DIRECTIONS FOR THIS TASK.
Emit the line that holds "How far apart" and all lines following it through the end of the data, verbatim, and nothing else.

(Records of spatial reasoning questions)
***

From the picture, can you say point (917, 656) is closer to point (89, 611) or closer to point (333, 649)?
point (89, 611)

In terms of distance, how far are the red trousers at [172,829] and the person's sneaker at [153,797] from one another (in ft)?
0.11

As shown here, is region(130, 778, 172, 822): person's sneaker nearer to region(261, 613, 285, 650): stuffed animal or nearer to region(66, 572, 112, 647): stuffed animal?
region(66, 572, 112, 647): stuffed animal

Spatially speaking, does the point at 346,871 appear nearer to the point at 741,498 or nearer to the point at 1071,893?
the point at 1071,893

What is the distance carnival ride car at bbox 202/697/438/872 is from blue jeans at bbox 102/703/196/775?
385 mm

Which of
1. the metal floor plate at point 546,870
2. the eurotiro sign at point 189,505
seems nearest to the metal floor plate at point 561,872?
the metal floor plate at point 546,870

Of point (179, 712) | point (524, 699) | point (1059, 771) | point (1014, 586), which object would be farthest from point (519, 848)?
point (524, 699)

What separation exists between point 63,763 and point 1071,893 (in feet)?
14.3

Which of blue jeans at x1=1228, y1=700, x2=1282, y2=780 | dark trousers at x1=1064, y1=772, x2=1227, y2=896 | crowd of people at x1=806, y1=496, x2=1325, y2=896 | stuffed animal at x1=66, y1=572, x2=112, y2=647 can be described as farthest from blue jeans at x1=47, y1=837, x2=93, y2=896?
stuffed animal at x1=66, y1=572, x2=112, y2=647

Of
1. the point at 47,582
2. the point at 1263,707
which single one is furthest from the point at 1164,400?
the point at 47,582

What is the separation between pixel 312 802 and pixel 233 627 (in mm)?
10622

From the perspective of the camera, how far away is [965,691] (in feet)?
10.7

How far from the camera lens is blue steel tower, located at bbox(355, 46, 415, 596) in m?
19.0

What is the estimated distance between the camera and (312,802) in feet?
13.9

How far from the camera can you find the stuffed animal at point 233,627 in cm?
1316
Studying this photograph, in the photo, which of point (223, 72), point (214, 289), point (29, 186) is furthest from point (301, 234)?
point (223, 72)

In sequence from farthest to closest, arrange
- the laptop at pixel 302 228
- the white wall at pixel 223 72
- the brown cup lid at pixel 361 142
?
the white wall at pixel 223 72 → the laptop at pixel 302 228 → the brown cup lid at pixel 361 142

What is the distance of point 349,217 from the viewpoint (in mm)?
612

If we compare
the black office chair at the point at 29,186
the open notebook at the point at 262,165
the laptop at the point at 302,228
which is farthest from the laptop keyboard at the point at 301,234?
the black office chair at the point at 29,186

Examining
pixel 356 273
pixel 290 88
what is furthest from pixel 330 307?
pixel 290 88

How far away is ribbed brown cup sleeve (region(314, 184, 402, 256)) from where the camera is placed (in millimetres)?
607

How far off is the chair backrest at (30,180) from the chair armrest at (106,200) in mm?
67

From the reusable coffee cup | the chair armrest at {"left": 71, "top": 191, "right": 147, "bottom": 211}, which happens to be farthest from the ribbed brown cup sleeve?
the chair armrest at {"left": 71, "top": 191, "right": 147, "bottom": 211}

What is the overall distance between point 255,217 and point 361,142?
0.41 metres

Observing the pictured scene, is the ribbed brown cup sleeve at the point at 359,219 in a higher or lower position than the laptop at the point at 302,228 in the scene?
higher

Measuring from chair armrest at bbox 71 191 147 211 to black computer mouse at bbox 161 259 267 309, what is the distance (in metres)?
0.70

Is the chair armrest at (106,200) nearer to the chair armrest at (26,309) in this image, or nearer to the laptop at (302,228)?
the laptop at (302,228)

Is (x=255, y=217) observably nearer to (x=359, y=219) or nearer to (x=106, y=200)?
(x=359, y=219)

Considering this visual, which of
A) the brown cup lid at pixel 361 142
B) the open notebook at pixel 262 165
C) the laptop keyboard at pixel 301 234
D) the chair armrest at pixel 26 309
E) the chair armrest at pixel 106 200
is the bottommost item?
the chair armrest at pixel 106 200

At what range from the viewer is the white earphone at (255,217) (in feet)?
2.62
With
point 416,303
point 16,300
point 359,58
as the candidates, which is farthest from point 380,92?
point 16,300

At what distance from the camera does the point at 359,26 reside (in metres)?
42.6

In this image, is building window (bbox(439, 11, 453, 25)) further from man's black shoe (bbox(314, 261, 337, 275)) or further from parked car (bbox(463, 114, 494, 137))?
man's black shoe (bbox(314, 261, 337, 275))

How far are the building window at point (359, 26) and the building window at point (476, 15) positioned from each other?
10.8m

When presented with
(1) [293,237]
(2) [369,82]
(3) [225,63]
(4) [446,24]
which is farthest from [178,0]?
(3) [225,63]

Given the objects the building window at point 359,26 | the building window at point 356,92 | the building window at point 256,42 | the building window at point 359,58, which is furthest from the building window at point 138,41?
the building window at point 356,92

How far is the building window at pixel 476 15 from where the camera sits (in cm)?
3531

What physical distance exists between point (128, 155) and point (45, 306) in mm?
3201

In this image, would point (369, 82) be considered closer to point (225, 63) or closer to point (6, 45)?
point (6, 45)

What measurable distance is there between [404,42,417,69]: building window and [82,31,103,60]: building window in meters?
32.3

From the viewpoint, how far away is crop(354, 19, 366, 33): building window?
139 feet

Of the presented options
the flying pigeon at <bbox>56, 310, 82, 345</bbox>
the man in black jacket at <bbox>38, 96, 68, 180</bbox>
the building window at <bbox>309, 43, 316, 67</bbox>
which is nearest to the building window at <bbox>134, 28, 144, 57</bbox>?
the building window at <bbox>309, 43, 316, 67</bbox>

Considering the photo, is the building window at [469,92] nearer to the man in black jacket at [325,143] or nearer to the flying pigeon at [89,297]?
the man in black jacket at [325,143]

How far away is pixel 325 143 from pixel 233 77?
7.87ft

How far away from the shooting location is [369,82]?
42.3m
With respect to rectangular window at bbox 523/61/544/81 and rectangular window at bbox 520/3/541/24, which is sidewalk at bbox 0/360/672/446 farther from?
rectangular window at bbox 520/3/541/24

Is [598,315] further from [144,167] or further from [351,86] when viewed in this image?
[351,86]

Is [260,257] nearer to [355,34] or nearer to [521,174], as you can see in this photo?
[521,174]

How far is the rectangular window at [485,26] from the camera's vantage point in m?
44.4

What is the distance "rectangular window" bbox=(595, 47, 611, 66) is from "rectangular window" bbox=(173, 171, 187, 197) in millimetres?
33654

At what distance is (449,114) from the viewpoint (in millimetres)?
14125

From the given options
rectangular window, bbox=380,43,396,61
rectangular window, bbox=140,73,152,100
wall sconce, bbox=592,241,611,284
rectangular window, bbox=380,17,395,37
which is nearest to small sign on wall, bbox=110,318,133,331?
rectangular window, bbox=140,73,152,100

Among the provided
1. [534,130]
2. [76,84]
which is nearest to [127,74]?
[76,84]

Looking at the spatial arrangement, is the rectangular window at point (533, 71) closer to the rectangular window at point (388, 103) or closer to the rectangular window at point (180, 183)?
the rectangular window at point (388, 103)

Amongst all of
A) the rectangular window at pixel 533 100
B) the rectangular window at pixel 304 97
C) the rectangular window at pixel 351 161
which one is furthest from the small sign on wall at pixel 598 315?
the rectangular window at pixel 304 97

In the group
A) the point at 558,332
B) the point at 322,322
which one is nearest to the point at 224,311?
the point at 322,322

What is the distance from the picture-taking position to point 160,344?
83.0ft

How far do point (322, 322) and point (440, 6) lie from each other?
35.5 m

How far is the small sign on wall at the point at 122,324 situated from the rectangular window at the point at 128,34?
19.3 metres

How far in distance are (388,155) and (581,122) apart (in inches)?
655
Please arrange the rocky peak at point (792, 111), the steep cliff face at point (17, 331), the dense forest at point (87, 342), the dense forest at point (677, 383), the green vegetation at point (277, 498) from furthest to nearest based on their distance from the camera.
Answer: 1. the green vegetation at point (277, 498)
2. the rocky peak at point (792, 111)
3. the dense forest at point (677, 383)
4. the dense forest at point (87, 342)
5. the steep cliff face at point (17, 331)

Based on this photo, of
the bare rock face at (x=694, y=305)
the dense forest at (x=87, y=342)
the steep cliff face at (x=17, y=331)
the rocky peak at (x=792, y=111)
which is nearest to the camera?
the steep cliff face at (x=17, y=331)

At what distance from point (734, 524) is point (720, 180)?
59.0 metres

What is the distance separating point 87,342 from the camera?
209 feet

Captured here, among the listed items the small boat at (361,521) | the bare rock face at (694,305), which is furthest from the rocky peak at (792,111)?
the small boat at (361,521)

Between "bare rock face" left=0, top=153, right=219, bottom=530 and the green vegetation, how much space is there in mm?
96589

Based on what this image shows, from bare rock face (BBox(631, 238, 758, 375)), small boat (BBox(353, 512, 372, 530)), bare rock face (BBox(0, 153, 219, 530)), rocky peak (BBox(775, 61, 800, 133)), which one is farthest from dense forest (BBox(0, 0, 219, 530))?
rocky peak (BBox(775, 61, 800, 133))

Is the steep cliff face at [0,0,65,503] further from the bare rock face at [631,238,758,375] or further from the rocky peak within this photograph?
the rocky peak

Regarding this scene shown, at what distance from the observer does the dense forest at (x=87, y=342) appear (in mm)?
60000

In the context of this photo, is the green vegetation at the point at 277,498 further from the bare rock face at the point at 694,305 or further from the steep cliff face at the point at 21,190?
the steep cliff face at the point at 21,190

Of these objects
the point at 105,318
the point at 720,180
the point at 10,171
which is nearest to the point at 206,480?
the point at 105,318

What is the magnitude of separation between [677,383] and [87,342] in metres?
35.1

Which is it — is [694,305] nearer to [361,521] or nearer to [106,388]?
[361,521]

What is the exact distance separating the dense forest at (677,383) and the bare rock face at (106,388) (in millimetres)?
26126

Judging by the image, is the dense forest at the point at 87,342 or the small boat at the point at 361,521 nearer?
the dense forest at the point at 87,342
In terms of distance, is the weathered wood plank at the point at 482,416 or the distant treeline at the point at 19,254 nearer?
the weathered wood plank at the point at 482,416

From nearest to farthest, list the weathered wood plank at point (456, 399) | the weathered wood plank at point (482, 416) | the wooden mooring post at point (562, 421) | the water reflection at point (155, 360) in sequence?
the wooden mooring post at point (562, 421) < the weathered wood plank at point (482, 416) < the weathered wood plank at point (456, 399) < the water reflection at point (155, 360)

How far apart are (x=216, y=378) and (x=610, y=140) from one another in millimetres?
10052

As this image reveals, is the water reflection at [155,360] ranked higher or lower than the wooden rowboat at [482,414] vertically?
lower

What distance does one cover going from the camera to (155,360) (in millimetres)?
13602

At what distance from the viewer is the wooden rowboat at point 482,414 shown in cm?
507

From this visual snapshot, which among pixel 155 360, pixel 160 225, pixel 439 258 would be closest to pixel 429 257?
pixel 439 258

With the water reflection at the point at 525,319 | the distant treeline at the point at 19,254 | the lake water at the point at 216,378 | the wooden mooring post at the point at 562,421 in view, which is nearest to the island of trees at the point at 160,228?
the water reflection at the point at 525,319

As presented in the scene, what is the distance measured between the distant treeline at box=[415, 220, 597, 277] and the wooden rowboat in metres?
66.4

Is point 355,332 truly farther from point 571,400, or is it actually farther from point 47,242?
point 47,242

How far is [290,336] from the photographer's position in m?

***

CORRECT OUTPUT.
How far apart are (x=216, y=378) and (x=610, y=140) from one another in millimetres?
10052

As this image reveals, is the water reflection at [155,360] ranked higher or lower than the wooden rowboat at [482,414] vertically?
lower

What distance does one cover going from the camera to (155,360) (in millimetres)?
13602

At what distance from the viewer is the wooden rowboat at point 482,414 shown in cm?
507

From this visual snapshot, which among pixel 155 360, pixel 160 225, pixel 439 258 would be closest to pixel 429 257?
pixel 439 258

With the water reflection at the point at 525,319 | the distant treeline at the point at 19,254 | the lake water at the point at 216,378 | the wooden mooring post at the point at 562,421 in view, which is nearest to the island of trees at the point at 160,228?
the water reflection at the point at 525,319

As presented in the scene, what is the distance measured between the distant treeline at box=[415, 220, 597, 277] and the wooden rowboat in metres?
66.4

Is point 355,332 truly farther from point 571,400, or is it actually farther from point 47,242?
point 47,242

How far is [290,336] from the photographer's position in m?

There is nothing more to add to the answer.